Le patrimoine africain : l'instrument de musique timbila du Mozambique
Les timbila sont des instruments en bois finement ouvragés et accordés, fabriqués à partir d'un bois très résonnant. / UNESCO
Le patrimoine africain : l'instrument de musique timbila du Mozambique
Les orchestres se composent de cinq à trente xylophones en bois de cet instrument appelé timbila, de tailles et de gammes de hauteurs différentes.
30 janvier 2026

Par Coletta Wanjohi

Dans les communautés chopi du Mozambique, la musique et la danse ne sont pas complètes sans un instrument appelé timbila. Il s'agit d'un patrimoine que l'UNESCO reconnaît comme patrimoine culturel immatériel de l'humanité depuis 2008.

Les communautés chopi vivent principalement dans le sud de la province d'Inhambane, dans le sud du Mozambique, et sont célèbres pour leur musique d'orchestre.

Les timbila sont des instruments en bois finement fabriqués et accordés, réalisés à partir du bois très résonnant de l'arbre mwenje (connu sous le nom de « sneezewort »).

Sous chaque lame de bois, un résonateur en calebasse est fixé, soigneusement scellé à la cire d'abeille et assoupli avec l'huile tirée du fruit d'un arbre appelé nkuso, ce qui confère au timbila ce son riche et ces vibrations singulières.

Leurs orchestres comprennent de cinq à trente xylophones en bois — ces instruments appelés timbila — de tailles et d'étendues de hauteurs différentes.

Les orchestres rassemblent des maîtres du timbila et des apprentis de tous âges, souvent avec des enfants jouant aux côtés de leurs grands-pères.

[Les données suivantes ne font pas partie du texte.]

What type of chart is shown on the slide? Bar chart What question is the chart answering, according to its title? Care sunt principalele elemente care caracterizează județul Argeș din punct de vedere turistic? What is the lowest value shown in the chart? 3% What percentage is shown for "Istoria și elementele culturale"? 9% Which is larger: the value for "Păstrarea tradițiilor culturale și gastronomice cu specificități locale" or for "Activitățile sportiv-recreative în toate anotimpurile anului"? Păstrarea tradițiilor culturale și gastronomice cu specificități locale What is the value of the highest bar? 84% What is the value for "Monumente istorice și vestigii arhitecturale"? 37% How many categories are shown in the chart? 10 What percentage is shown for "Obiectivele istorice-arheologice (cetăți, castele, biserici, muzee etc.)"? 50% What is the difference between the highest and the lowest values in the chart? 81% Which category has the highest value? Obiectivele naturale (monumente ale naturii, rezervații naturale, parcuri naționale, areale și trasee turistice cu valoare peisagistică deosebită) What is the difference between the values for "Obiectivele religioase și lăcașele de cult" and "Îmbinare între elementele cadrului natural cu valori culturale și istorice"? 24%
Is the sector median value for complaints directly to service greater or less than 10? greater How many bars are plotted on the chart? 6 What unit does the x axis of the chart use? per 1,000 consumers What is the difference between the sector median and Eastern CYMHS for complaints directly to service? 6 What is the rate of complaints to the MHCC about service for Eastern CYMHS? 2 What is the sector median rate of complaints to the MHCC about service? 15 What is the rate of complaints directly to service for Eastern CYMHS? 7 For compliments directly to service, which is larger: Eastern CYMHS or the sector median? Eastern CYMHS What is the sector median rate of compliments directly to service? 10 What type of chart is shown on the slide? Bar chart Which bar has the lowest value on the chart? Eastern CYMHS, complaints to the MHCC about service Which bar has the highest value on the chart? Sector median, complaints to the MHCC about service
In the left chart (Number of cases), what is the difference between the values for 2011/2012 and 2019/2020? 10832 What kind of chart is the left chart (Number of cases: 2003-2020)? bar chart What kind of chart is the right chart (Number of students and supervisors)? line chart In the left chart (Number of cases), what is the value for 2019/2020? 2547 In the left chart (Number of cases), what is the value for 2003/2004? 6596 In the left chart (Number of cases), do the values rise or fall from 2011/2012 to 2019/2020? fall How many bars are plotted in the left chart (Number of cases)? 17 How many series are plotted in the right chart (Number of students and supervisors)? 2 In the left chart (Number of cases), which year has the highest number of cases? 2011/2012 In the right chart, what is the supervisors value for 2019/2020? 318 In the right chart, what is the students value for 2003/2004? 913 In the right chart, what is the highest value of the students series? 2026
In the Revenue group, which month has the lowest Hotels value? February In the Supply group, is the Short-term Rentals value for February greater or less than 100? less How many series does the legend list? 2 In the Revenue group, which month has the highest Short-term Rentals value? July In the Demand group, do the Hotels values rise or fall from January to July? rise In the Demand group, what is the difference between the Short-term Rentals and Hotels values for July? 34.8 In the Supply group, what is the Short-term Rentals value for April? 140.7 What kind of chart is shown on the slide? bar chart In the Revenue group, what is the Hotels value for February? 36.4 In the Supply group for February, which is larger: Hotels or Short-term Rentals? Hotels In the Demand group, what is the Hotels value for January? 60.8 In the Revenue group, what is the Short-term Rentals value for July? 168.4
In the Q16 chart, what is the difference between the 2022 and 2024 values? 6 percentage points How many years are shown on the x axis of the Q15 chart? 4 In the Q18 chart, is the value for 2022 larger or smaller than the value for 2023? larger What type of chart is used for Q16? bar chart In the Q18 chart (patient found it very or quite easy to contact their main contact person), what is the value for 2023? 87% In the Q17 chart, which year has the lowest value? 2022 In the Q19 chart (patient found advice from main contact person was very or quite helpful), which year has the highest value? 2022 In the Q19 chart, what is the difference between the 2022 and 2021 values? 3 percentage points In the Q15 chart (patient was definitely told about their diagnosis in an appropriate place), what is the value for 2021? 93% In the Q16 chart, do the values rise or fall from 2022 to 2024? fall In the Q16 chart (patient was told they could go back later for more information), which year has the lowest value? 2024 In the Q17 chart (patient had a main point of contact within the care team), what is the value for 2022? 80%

Chaque année, plusieurs pièces nouvelles sont composées et interprétées lors de mariages et d'autres événements communautaires.

Les rythmes à l'intérieur de chaque thème sont complexes, de sorte que la main gauche du musicien exécute souvent un rythme différent de celui de la main droite.

Durant environ une heure, les représentations alternent entre thèmes en solo et thèmes d'orchestre, en utilisant des tempi variés.

Les interprètes les plus expérimentés du timbila sont aujourd'hui âgés.

Bien que plusieurs maîtres du timbila aient commencé à former de jeunes musiciens et aient également intégré des filles dans leurs orchestres et groupes de danse, l'UNESCO s'inquiète que les jeunes se détachent de plus en plus de ce patrimoine culturel au profit de la modernité.

Le timbila fait office d'histoire orale et de commentaire social, et il a survécu à des périodes de répression pendant la domination coloniale portugaise.